It would indeed need lengthy explanations... A few hints:

On Earth, atoms use to organize in molecules. There are very few lone atoms.

Chemical reactions are rearrangements of the atoms, destroying some molecules (or more generally species) to form other ones. When the bonds in the new molecules are stronger, energy (like heat) is released.

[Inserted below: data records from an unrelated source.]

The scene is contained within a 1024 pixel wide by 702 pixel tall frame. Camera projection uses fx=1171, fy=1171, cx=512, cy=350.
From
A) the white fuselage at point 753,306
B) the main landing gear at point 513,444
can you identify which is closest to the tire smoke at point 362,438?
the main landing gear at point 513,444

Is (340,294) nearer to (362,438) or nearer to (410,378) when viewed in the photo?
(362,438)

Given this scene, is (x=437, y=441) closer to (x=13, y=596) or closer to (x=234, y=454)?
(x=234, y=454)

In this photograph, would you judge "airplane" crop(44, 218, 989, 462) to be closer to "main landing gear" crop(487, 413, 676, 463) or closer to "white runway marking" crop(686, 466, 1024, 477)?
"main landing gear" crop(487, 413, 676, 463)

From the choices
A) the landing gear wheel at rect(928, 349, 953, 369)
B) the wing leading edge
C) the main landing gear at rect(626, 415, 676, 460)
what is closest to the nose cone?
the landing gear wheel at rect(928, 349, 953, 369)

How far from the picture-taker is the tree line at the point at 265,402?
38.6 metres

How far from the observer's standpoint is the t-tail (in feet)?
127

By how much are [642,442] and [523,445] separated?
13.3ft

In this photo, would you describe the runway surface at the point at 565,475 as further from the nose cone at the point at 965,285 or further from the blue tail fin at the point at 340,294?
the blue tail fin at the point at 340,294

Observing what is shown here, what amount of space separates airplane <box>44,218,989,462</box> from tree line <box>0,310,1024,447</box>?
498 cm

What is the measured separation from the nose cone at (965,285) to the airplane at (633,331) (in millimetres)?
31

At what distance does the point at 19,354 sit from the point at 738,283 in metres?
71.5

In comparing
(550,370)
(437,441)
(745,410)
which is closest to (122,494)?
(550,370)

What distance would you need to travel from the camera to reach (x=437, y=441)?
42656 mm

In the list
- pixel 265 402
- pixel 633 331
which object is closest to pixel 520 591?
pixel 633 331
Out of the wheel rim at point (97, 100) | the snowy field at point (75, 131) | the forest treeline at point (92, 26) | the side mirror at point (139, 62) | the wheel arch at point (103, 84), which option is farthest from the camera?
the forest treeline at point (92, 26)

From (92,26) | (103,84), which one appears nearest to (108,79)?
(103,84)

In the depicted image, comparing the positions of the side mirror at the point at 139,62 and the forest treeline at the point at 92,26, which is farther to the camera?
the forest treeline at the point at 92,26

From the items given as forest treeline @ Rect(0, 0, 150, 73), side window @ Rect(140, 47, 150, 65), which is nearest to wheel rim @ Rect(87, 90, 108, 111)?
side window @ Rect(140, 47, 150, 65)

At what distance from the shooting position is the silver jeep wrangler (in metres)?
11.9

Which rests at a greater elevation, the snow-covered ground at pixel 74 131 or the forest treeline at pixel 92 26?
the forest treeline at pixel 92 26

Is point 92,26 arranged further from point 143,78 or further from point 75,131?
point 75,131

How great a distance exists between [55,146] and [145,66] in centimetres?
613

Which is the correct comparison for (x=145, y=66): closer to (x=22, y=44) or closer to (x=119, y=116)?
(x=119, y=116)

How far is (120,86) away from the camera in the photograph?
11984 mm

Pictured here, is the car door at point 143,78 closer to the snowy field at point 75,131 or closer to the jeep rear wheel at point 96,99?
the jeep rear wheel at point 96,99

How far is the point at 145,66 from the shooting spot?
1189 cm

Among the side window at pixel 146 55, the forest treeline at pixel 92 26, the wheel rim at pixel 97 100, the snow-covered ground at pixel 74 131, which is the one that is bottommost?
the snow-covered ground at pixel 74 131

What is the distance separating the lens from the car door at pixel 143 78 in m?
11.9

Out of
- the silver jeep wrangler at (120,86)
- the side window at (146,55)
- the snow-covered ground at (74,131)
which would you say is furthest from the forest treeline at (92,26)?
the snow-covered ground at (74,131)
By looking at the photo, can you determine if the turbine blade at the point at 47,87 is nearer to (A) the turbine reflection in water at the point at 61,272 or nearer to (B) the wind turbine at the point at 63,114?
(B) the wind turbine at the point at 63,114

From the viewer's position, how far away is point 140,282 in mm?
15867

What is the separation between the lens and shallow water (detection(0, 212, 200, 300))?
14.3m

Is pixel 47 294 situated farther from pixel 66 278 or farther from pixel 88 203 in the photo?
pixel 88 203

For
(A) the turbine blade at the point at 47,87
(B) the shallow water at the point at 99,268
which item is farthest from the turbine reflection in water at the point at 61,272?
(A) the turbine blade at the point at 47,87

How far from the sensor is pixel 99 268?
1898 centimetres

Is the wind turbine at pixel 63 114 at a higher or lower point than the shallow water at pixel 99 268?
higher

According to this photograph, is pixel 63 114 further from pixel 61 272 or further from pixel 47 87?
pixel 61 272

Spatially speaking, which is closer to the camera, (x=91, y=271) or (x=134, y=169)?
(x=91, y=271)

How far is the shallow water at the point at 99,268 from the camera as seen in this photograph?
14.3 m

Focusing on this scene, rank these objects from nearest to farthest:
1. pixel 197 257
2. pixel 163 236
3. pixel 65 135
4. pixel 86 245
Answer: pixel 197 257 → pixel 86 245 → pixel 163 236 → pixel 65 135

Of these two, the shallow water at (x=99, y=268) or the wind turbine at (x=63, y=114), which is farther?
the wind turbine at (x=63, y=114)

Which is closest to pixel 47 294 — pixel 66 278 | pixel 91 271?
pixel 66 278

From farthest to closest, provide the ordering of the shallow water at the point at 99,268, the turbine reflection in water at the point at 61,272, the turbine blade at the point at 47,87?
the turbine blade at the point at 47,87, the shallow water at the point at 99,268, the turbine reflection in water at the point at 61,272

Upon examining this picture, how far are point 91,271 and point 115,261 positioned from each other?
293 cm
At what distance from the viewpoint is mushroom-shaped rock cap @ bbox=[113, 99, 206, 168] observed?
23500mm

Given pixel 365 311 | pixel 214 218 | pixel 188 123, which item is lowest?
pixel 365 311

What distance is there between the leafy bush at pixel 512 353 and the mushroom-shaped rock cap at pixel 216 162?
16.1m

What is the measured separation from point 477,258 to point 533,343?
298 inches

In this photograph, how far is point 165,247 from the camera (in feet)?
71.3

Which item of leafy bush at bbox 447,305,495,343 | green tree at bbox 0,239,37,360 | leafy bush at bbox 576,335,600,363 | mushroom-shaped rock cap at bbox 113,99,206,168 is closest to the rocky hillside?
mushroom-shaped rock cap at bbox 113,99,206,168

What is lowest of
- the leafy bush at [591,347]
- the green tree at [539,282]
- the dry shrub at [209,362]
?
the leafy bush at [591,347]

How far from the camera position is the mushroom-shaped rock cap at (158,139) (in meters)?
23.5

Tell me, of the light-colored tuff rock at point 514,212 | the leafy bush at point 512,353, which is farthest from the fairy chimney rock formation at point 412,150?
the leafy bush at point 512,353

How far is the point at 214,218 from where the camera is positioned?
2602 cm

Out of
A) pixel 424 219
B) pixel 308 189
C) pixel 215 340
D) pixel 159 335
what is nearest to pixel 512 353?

Reactions are possible when an easy path exists, often over many intermediate species, to avoid every intermediate that needs a high energy hence would be highly improbable. For instance, you won't see any atomic C in the reaction from glucose to carbon dioxide. Chemical synthesis is much the art of finding such paths. Living matter is incredibly efficient at conducting reactions, sometimes very difficult ones, under very lenient conditions. Writing one arrow from glucose to carbon dioxide neglects all these intermediates.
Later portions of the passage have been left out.